**FRAGMENT DOKUMENTU:**
★ ★ ★ ★

Ściany mają uszy
Mówi się, że ściany mają uszy. Zastanawiałam się, co słyszały ściany naszego domu na przestrzeni 10 lat.
Może:
- wymianę wrażeń po najnowszym odcinku „Rolnik szuka żony” lub „Wspaniałe stulecie”,
- polecenia do ćwiczeń ruchowych wydawane przez Panią Małgosię Madej lub Zosię Kapicę,
- utarczki słowne przy kolejnej rundzie uno,
- głośny śpiew „Godzinek” lub biesiad,
- narzekania na zajęcia plastyczne,
- a może zmartwienia pracowników w kwestii zapewnienia atrakcji….
To tylko domysły. Za to wiem co słyszały na pewno:
- niezliczone historie płynące prosto z serca o przyjeździe do Gorzowa Wlkp.,
o miejscach z dziecięcych lat,
o dumie z dzieci i wnuków,
o tęsknocie za zmarłym współmałżonkiem,
o akceptowaniu tego, że zdrowie już nie to…
- dziesiątki prelekcji i warsztatów. To chyba jedne z mądrzejszych ścian w okolicy! One wiedzą jak dbać o stawy i psychikę, co jedzą misjonarze na Madagaskarze, jak nie dać się oszukać „na wnuczka”, czy jak chronić się przed zatruciem czadem,
- setki sprawdzonych przepisów na obiady, desery i przetwory,
- wiele słów troski członków rodzin naszych uczestników. Nieraz słuchały obaw o zdrowie i bezpieczeństwo seniorów, ale i wdzięczność, że rodzic nie jest sam.
- okrzyki zachwytu nad własnoręcznie wykonanym rękodziełem, wypielęgnowanym ogrodem, czy wygranym konkursem,
- ale też wszystkie narady pracowników i oblatów, w czasie których zastanawialiśmy się, jaki jeszcze projekt napisać, aby zyskać fundusze na wyjazdy czy zakupy.

★ ★ ★ ★

**Wiersze danych:**

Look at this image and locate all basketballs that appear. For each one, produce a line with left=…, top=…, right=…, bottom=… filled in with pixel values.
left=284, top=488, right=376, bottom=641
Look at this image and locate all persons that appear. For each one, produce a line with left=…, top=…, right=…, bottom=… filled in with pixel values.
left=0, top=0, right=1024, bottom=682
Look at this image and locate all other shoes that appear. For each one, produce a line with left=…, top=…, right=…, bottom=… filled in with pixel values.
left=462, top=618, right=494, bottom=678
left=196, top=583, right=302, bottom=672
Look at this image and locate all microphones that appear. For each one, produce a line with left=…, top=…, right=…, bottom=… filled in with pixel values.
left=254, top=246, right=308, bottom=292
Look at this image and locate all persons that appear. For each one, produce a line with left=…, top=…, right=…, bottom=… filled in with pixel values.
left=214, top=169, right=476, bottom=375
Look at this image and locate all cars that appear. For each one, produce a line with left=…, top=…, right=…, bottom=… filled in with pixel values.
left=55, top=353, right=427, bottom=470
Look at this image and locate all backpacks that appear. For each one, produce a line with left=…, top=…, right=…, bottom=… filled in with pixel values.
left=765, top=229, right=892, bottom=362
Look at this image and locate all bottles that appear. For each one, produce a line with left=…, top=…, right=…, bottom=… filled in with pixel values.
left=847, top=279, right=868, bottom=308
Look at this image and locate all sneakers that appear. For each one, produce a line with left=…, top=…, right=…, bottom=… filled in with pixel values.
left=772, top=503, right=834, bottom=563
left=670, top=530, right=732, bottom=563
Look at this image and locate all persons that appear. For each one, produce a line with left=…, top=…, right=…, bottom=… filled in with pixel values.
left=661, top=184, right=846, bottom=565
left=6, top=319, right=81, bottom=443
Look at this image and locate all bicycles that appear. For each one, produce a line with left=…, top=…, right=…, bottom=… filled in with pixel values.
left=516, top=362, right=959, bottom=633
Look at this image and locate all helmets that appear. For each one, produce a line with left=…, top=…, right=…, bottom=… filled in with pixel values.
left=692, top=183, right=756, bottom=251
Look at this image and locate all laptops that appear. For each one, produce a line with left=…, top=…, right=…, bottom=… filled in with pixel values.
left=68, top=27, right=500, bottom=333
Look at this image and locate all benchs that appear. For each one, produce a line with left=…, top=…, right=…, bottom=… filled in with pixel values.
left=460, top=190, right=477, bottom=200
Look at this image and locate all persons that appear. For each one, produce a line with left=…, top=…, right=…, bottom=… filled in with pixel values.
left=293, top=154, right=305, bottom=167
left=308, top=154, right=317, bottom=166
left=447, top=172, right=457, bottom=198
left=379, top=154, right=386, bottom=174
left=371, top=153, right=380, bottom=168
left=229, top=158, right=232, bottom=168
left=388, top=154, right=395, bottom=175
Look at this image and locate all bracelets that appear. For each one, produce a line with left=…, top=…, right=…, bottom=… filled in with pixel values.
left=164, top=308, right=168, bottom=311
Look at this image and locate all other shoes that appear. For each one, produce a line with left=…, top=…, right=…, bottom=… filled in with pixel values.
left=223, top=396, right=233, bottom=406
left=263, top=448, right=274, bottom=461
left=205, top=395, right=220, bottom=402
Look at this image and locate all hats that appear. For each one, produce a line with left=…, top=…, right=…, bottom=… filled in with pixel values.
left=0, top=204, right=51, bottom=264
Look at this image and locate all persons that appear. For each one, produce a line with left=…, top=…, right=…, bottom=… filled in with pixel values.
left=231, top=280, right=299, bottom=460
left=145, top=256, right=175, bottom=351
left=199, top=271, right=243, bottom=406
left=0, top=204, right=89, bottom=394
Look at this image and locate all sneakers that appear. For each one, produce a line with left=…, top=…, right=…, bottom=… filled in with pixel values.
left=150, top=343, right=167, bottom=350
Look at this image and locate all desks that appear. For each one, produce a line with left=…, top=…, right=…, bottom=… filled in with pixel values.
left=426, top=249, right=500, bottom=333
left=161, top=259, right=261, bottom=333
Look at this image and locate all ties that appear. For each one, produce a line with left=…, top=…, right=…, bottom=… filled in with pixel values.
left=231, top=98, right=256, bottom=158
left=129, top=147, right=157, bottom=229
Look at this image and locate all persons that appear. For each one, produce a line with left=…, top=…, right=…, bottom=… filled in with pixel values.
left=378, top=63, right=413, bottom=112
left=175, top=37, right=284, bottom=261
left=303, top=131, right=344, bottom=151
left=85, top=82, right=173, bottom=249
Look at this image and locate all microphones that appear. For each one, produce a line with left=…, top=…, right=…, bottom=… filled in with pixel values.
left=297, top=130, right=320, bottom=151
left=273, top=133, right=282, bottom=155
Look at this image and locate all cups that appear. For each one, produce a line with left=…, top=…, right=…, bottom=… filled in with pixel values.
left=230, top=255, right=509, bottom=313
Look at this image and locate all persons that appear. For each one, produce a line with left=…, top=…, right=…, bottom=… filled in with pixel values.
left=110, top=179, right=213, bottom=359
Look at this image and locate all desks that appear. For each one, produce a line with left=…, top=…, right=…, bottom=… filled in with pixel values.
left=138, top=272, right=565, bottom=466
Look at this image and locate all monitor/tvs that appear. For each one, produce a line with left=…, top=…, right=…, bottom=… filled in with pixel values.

★ ★ ★ ★

**ZADANIA DO WYKONANIA:**
A. Wypisz wszystkie tematy historii płynących prosto z serca, które według tekstu „Ściany mają uszy” ściany słyszały na pewno.
B. Powtórz słowo w słowo fragment tekstu „Ściany mają uszy”, który zaczyna się od słów „- okrzyki zachwytu” i kończy słowami „wyjazdy czy zakupy.”.
Wiersze danych nie są potrzebne do wykonania zadań.

**UDZIELONE ODPOWIEDZI:**
A.
- przyjazd do Gorzowa Wlkp.
- miejsca z dziecięcych lat
- duma z dzieci i wnuków
- tęsknota za zmarłym współmałżonkiem
- akceptowanie tego, że zdrowie już nie to

B.
- okrzyki zachwytu nad własnoręcznie wykonanym rękodziełem, wypielęgnowanym ogrodem, czy wygranym konkursem,
- ale też wszystkie narady pracowników i oblatów, w czasie których zastanawialiśmy się, jaki jeszcze projekt napisać, aby zyskać fundusze na wyjazdy czy zakupy.